Tchad : le débordement du siècle
Pays le plus vulnérable au changement climatique, le Tchad a essuyé les pires inondations de son histoire récente. Entre août et novembre 2024, 1,3 million de personnes ont dû fuir les eaux dans 23 provinces, dont la capitale N’Djamena. Les champs noyés (1,9 million d’hectares) ont annihilé les récoltes et plongé les familles dans une crise alimentaire durable. À la fin de l’année, près de 1,2 million de Tchadiens restaient déplacés.
Nigeria : quand la digue rompt à Maiduguri
Chez le géant ouest-africain, le conflit avec Boko Haram continue de chasser les civils – 295 000 nouveaux déplacements en 2024 – mais c’est l’eau qui a fait déborder les camps. L’effondrement du barrage d’Alau a submergé 40 % de Maiduguri, entraînant 121 000 déplacés supplémentaires, souvent déjà réfugiés dans la ville.

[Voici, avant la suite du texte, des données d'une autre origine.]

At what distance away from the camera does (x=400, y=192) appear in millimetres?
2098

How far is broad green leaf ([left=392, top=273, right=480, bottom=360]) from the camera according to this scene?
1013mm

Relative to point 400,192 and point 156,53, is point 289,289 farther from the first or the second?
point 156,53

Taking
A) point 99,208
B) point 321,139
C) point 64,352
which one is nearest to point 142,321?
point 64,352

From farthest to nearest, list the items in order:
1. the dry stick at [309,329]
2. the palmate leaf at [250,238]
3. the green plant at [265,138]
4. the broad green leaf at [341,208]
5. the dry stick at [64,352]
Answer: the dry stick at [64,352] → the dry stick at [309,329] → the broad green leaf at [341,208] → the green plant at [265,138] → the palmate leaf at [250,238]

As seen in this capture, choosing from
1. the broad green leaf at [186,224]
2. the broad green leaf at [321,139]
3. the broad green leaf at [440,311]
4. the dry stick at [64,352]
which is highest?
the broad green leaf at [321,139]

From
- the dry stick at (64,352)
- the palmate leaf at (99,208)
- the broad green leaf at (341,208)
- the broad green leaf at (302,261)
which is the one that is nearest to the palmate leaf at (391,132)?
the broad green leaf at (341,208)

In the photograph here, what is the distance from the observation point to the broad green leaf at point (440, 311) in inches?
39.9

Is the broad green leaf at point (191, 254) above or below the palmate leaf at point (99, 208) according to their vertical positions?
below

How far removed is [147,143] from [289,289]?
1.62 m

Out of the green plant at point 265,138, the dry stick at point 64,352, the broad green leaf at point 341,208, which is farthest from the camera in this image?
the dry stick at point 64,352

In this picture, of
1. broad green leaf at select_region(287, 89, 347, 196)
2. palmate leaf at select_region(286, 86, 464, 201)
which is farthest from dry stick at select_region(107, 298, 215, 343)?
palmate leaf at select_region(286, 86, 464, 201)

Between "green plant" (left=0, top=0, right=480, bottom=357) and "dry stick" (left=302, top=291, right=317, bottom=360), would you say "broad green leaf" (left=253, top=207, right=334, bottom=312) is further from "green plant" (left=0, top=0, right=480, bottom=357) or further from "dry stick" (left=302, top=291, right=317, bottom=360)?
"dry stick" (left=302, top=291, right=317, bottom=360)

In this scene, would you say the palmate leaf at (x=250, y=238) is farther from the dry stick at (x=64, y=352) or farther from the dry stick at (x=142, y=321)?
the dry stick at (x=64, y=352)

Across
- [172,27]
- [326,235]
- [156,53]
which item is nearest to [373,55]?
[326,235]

Sur l’ensemble du pays, les crues ont provoqué 1,25 million de mouvements en 2024. Au total, 3,7 millions de Nigérians demeurent déracinés.

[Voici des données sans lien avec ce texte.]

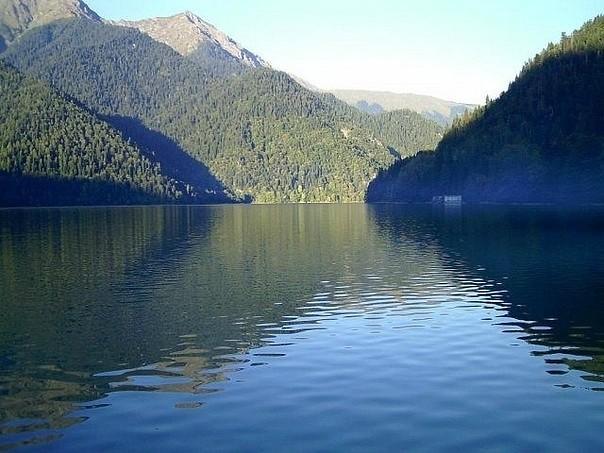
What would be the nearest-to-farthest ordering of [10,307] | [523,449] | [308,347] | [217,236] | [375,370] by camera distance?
[523,449] → [375,370] → [308,347] → [10,307] → [217,236]

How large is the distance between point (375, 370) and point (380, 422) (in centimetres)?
755

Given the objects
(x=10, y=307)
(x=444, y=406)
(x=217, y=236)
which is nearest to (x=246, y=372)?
(x=444, y=406)

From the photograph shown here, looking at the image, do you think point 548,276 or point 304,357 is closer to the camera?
point 304,357

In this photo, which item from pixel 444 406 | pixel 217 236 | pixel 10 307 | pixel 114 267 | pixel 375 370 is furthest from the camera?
pixel 217 236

Somalie & Éthiopie : la résistance sous perfusion
Dans la Corne de l’Afrique, la Somalie et l’Éthiopie enregistrent respectivement 3,9 millions et 3,1 millions de déplacés (conflit et catastrophes confondus). Si les affrontements avec Al-Shabab reculent légèrement, les sécheresses puis les inondations freinent tout retour : plus de 733 000 Somaliens et 757 000 Éthiopiens restaient déplacés suite à des aléas climatiques fin 2024
Un enjeu continental, des réponses encore locales
L’IDMC souligne que 23 nations africaines cumulent aujourd’hui déplacements liés aux conflits et aux catastrophes naturelles, un chiffre qui a triplé en quinze ans
Si certains gouvernements se dotent de stratégies nationales – du “Borno Model” au Nigeria à la loi tchadienne sur les déplacés, l’ampleur des besoins dépasse de loin les financements disponibles.
« L’aide humanitaire n’est plus qu’un pansement », prévient le rapport, appelant à lier prévention des conflits, adaptation climatique et solutions de développement pour inverser la tendance.